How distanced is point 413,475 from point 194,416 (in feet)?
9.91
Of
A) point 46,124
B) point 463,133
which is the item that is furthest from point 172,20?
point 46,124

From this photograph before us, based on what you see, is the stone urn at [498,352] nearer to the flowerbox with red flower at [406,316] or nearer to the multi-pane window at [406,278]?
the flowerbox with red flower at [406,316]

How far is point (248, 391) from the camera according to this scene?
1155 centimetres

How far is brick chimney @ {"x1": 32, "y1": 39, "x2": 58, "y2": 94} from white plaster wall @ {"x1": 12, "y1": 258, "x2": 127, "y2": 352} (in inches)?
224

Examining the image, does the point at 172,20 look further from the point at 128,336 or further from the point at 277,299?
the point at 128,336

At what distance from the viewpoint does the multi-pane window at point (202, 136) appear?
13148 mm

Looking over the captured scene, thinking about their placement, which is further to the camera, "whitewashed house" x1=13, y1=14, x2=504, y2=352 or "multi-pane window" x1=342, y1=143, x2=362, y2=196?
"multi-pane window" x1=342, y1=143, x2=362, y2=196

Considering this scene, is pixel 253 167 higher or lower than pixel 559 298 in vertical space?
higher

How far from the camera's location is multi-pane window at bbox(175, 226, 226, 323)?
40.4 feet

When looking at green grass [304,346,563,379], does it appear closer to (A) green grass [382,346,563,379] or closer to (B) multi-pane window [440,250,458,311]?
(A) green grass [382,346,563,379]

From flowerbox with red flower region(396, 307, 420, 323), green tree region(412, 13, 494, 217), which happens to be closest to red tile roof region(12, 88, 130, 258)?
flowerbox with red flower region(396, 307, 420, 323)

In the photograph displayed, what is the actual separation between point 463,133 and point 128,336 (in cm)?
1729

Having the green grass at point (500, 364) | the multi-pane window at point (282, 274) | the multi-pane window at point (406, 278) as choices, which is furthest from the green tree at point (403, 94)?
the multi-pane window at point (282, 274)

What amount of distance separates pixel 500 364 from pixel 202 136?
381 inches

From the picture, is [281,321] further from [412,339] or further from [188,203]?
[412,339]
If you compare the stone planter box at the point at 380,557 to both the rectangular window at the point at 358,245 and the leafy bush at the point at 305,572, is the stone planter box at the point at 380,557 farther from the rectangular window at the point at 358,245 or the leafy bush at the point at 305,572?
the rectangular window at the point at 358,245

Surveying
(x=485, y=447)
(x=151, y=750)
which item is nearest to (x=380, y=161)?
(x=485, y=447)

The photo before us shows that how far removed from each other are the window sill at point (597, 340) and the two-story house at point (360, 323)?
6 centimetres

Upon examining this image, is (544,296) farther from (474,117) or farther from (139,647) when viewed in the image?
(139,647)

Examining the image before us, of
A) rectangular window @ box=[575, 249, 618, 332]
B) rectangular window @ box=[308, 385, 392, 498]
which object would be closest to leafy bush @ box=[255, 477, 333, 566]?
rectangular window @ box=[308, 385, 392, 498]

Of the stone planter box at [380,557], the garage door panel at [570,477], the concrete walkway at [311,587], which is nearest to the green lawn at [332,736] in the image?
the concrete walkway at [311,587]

SHORT EXERCISE: Extract the whole listing, character for character.

RESPONSE BELOW:
How distanced is point 413,475 from point 194,416 (in feet)?
9.91
Of
A) point 46,124
B) point 463,133
which is the item that is furthest from point 172,20?
point 46,124

From this photograph before us, based on what you see, is the stone urn at [498,352] nearer to the flowerbox with red flower at [406,316] or nearer to the multi-pane window at [406,278]?
the flowerbox with red flower at [406,316]

How far is point (248, 391) from the camera according to this scene?
1155 centimetres

How far is brick chimney @ {"x1": 32, "y1": 39, "x2": 58, "y2": 94} from white plaster wall @ {"x1": 12, "y1": 258, "x2": 127, "y2": 352} (in inches)?
224

Examining the image, does the point at 172,20 look further from the point at 128,336 or further from the point at 277,299?
the point at 128,336

At what distance from the viewpoint does the multi-pane window at point (202, 136) appear?
13148 mm

Looking over the captured scene, thinking about their placement, which is further to the camera, "whitewashed house" x1=13, y1=14, x2=504, y2=352 or "multi-pane window" x1=342, y1=143, x2=362, y2=196?
"multi-pane window" x1=342, y1=143, x2=362, y2=196

Considering this scene, is pixel 253 167 higher or lower than pixel 559 298 in vertical space?
higher

How far from the camera's location is multi-pane window at bbox(175, 226, 226, 323)?
40.4 feet

When looking at green grass [304,346,563,379], does it appear closer to (A) green grass [382,346,563,379] or closer to (B) multi-pane window [440,250,458,311]?
(A) green grass [382,346,563,379]

From flowerbox with red flower region(396, 307, 420, 323), green tree region(412, 13, 494, 217), which happens to be closest to red tile roof region(12, 88, 130, 258)?
flowerbox with red flower region(396, 307, 420, 323)

In the photograph displayed, what is the actual separation between point 463,133 and point 128,336 (in cm)?
1729

Having the green grass at point (500, 364) | the multi-pane window at point (282, 274) | the multi-pane window at point (406, 278) as choices, which is furthest from the green tree at point (403, 94)?
the multi-pane window at point (282, 274)

What amount of distance separates pixel 500 364 from pixel 202 136?
381 inches

From the picture, is [281,321] further from [412,339] or further from [188,203]?
[412,339]
If you compare the stone planter box at the point at 380,557 to both the rectangular window at the point at 358,245 and the leafy bush at the point at 305,572, is the stone planter box at the point at 380,557 farther from the rectangular window at the point at 358,245 or the leafy bush at the point at 305,572?
the rectangular window at the point at 358,245

Surveying
(x=485, y=447)
(x=151, y=750)
which item is nearest to (x=380, y=161)?
(x=485, y=447)

The photo before us shows that how far removed from each other are the window sill at point (597, 340) and the two-story house at point (360, 323)?
6 centimetres

Upon examining this image, is (544,296) farther from (474,117) or farther from (139,647) when viewed in the image?
(139,647)

Examining the image before us, of
A) rectangular window @ box=[575, 249, 618, 332]
B) rectangular window @ box=[308, 385, 392, 498]
which object would be closest to leafy bush @ box=[255, 477, 333, 566]?
rectangular window @ box=[308, 385, 392, 498]

Of the stone planter box at [380,557], the garage door panel at [570,477], the concrete walkway at [311,587], which is nearest to the green lawn at [332,736] in the image?
the concrete walkway at [311,587]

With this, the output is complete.